■ Directions
An exact copy of the lines of the listing below between the "Dashboard Display Cover" line and the "Voľnobežka alternátora MERCEDES" line, both included, is the whole answer; please omit the pictures.

■ Data to process
· · · · · · ·

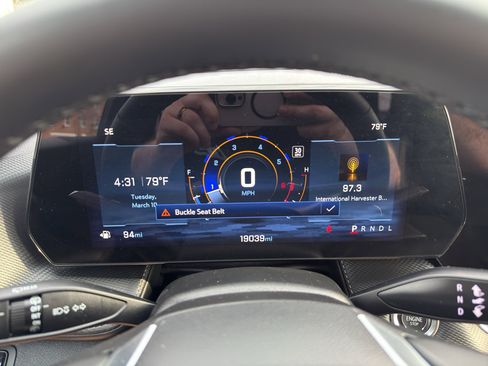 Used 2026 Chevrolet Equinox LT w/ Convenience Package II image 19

· · · · · · ·

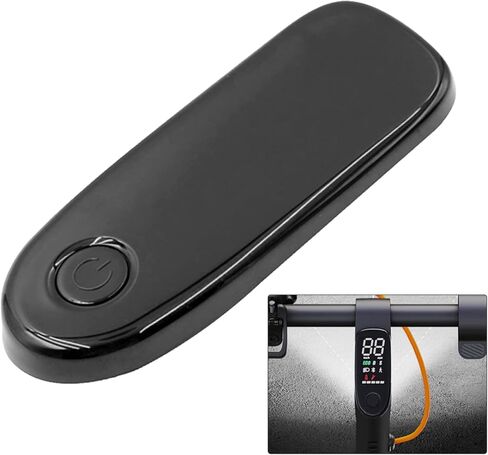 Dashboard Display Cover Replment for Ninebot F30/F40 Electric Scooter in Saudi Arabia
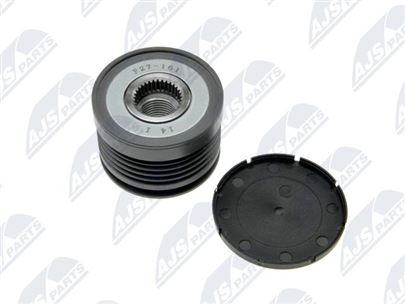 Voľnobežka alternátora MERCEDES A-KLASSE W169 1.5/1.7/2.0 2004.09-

· · · · · · ·

■ Answer area
 Dashboard Display Cover Replment for Ninebot F30/F40 Electric Scooter in Saudi Arabia
 Voľnobežka alternátora MERCEDES A-KLASSE W169 1.5/1.7/2.0 2004.09-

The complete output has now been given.